> Exercise directions: Please write out all the data that follows exactly, without the pictures.

> Provided material:
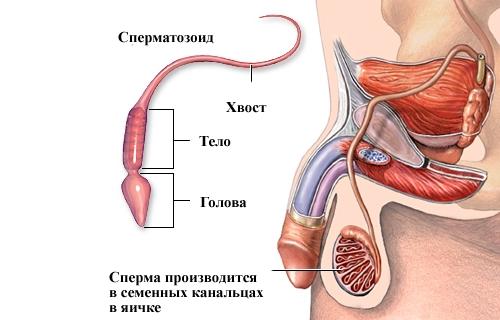 Формирование спермы в яичках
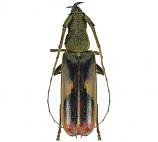 Gnathopraxythea sarryi (Peru)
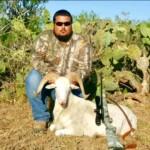 Texas Dall Ram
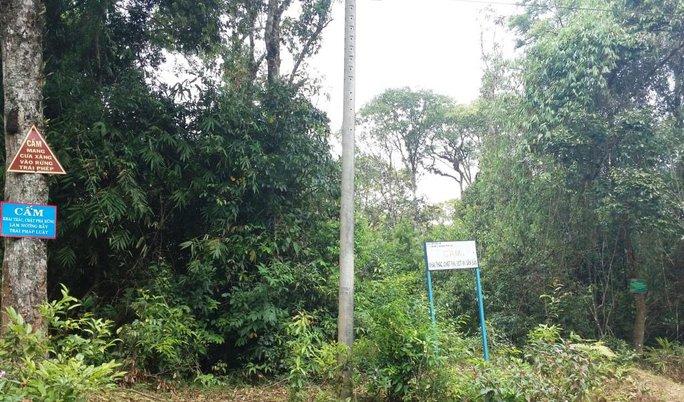 Một chỗ gắn tới 4 biển cấm và thông báo, nhưng rừng xung quanh vẫn bị hủy hoại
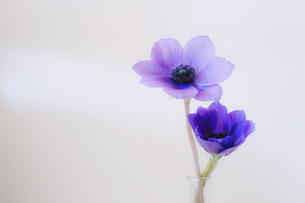 紫色の二輪のアネモネの写真素材 [FYI04783670]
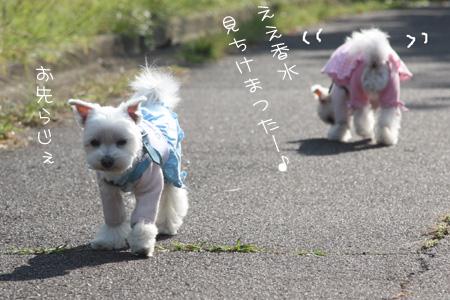 10_29_8486.jpg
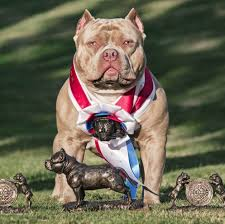 american pitbull terrier qualities dog shows what you need to know before getting in the ring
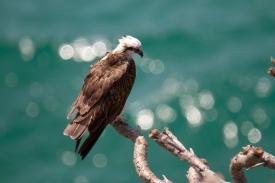 Osprey on Fraser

> Reply to the exercise:
 Формирование спермы в яичках
 Gnathopraxythea sarryi (Peru)
 Texas Dall Ram
 Một chỗ gắn tới 4 biển cấm và thông báo, nhưng rừng xung quanh vẫn bị hủy hoại
 紫色の二輪のアネモネの写真素材 [FYI04783670]
 10_29_8486.jpg
 american pitbull terrier qualities dog shows what you need to know before getting in the ring
 Osprey on Fraser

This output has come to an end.